The Gear Patrol review from Alex Kalogiannis is even-handed and sensible:
The legacy of the ES is secure. Within its element, it’s the best its ever been with contemporary looks and tech conveniences. The F Sport accoutrement only improves things, as long as buyers go in with the right expectations. The ride is smooth, the cabin is a comfortable place to be and it’s easy to see why Lexus loyalists have stuck with it for a few decades. This generation ES is far from a radical upgrade, but as [Chief Engineer] Sakakibara-san states, the pleasure is in the little things it consistently gets right.
Jake Lingeman from Autoweek has posted a very positive review of the ES, but what I wanted to highlight is his take on the Remote Touch controller:
There’s been a lot said about Lexus’ patented mouse pad/slider-joystick infotainment control, and I have a few opinions of my own.
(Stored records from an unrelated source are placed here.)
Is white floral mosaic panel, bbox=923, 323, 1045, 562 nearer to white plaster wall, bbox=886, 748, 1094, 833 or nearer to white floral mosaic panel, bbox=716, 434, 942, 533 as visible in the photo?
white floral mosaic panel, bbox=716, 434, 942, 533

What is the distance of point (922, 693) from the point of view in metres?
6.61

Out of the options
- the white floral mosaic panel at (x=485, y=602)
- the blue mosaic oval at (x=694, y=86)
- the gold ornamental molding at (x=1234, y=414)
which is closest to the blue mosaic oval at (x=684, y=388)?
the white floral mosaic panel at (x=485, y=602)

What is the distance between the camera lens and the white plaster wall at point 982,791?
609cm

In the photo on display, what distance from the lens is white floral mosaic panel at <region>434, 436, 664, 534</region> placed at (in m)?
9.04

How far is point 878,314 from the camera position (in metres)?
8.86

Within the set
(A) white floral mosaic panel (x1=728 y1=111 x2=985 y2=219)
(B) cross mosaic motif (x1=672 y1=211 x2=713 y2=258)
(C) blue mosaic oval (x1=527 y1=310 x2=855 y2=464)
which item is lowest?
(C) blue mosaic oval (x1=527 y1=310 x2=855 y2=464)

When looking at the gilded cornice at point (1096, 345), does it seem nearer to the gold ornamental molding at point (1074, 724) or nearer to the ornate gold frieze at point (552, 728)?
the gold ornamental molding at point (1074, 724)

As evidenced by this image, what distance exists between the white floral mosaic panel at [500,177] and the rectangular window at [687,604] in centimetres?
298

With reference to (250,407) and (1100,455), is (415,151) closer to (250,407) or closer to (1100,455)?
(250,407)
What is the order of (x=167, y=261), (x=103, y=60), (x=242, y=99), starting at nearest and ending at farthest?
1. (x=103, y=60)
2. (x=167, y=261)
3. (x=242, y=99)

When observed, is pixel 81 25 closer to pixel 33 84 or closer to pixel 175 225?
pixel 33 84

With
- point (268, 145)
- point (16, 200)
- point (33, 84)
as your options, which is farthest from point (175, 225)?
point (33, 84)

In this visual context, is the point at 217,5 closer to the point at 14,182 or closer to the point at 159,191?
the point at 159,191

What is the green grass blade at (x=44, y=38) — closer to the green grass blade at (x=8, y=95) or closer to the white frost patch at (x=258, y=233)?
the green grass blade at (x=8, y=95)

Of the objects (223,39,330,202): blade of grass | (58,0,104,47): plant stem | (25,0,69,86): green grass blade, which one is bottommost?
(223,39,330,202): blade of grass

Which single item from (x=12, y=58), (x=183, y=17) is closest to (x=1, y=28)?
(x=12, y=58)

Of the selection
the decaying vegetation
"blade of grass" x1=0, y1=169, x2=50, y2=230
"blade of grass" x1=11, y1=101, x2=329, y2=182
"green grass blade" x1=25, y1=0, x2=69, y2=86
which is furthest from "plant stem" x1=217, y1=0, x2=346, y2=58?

The first generation was not good. You had to look at the slider and the screen to find the right time to click. The company added little faux detents, so the cursor would sort of stick on the function you were looking for. It got better. Then it increased the screen size a few years ago to the 12.3 inches and got rid of the joystick/slider for a finger-controlled mouse pad. There was too much ground to cover. Now it’s refined again with separate screen divisions, with little tactile vibrations on the mouse pad where the screens meet so you sort of know where you are.
It wasn’t completely intuitive, but after a day in the car I was…serviceable with it. A week or so and it might be second nature. Whether it should take a week to learn how to use it is another issue. I think that’s an average amount of time; some in the office think that’s too long.